*** DATASET EXTRACT ***

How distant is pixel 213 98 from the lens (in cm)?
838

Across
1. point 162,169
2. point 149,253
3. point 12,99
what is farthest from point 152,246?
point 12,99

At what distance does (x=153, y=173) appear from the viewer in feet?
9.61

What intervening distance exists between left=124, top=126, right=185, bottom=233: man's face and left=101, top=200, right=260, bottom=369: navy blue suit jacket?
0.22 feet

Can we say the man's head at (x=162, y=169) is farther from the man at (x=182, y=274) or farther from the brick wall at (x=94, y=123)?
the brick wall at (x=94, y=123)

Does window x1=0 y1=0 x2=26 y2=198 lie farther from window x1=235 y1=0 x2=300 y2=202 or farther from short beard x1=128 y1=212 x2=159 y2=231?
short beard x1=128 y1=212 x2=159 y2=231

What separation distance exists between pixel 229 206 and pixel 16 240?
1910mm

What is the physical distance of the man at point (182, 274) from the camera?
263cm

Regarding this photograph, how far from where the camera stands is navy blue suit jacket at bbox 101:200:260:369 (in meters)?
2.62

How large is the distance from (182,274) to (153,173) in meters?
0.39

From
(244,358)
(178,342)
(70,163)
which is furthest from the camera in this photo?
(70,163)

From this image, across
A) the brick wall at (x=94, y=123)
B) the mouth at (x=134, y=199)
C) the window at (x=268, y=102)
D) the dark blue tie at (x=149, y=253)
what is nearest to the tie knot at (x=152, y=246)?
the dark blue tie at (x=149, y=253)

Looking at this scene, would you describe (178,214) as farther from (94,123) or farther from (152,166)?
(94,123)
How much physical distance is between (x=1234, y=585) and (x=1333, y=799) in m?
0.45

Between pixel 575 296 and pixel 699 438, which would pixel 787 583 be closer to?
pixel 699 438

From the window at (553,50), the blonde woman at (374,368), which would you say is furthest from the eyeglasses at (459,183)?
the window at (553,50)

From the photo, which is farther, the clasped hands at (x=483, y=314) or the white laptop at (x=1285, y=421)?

***

• YOUR OBJECTIVE: Reproduce, without any change, the lines from the one containing "What separation distance" through the end of the rows, both ends included.

• RESPONSE:
What separation distance exists between pixel 229 206 and pixel 16 240?
1910mm

What is the physical distance of the man at point (182, 274) from the camera?
263cm

Regarding this photograph, how far from where the camera stands is navy blue suit jacket at bbox 101:200:260:369 (in meters)?
2.62

How large is the distance from (182,274) to (153,173) in meters?
0.39

From
(244,358)
(178,342)
(70,163)
which is furthest from the camera in this photo?
(70,163)

From this image, across
A) the brick wall at (x=94, y=123)
B) the mouth at (x=134, y=199)
C) the window at (x=268, y=102)
D) the dark blue tie at (x=149, y=253)
what is nearest to the tie knot at (x=152, y=246)?
the dark blue tie at (x=149, y=253)

Looking at this scene, would you describe (178,214) as farther from (94,123) or farther from (152,166)?
(94,123)
How much physical distance is between (x=1234, y=585) and (x=1333, y=799) in m?
0.45

Between pixel 575 296 and pixel 699 438, which would pixel 787 583 be closer to?
pixel 699 438

From the window at (553,50), the blonde woman at (374,368), which would you say is furthest from the eyeglasses at (459,183)?
the window at (553,50)

From the photo, which is farther, the clasped hands at (x=483, y=314) or the white laptop at (x=1285, y=421)?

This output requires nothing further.